[Data extracted from a collection]

- Opening Delimiter -

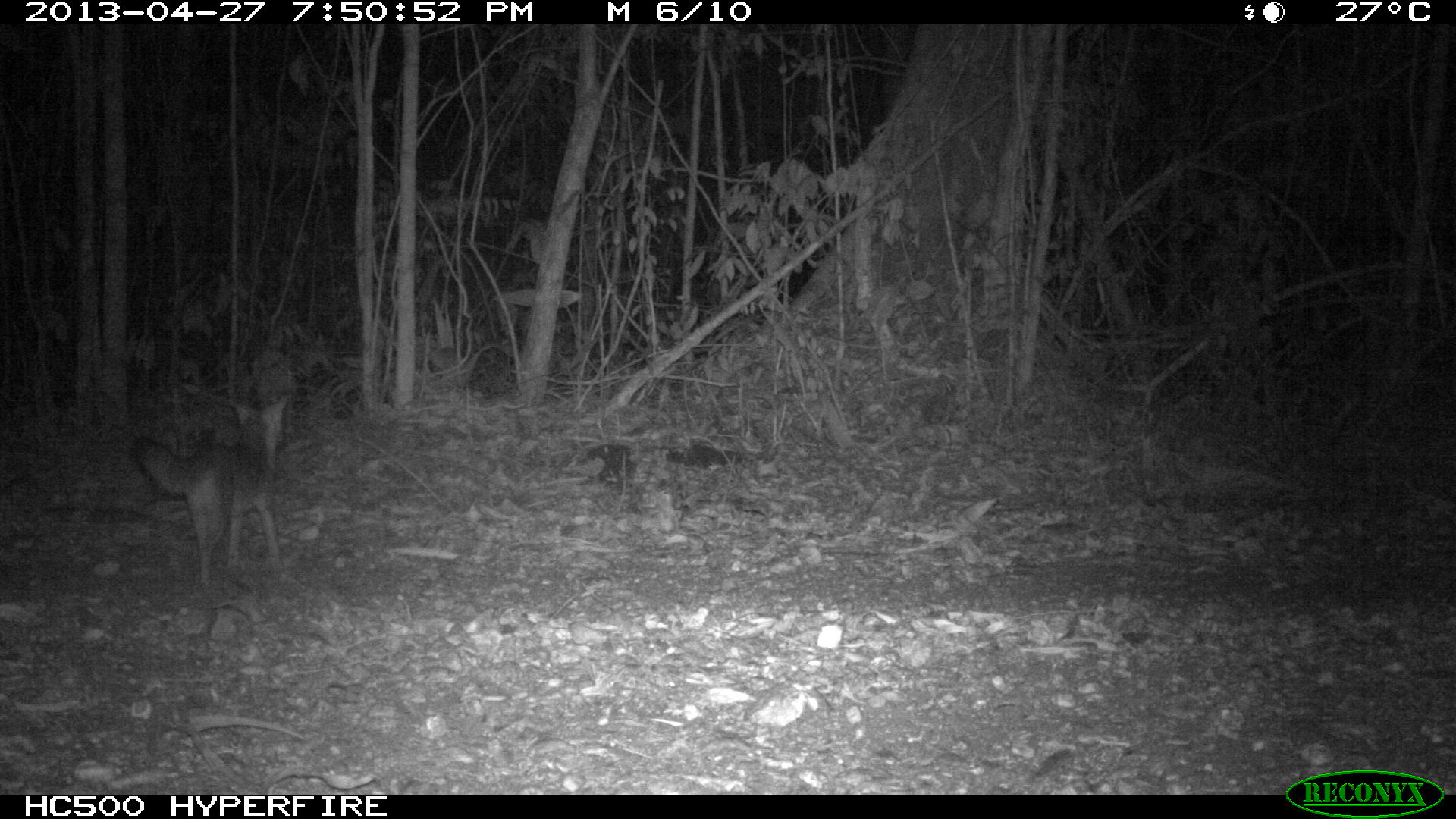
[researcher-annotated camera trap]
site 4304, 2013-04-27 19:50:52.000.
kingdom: Animalia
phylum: Chordata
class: Mammalia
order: Carnivora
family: Canidae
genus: Urocyon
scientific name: Urocyon cinereoargenteus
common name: gray fox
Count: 1.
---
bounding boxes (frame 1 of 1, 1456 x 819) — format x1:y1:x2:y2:
urocyon cinereoargenteus: 132:395:288:589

- Closing Delimiter -

# Assignment:
Skip the pictures and transcribe the rest of the records exactly.

# Your solution:
[researcher-annotated camera trap]
site 4304, 2013-04-27 19:50:52.000.
kingdom: Animalia
phylum: Chordata
class: Mammalia
order: Carnivora
family: Canidae
genus: Urocyon
scientific name: Urocyon cinereoargenteus
common name: gray fox
Count: 1.
---
bounding boxes (frame 1 of 1, 1456 x 819) — format x1:y1:x2:y2:
urocyon cinereoargenteus: 132:395:288:589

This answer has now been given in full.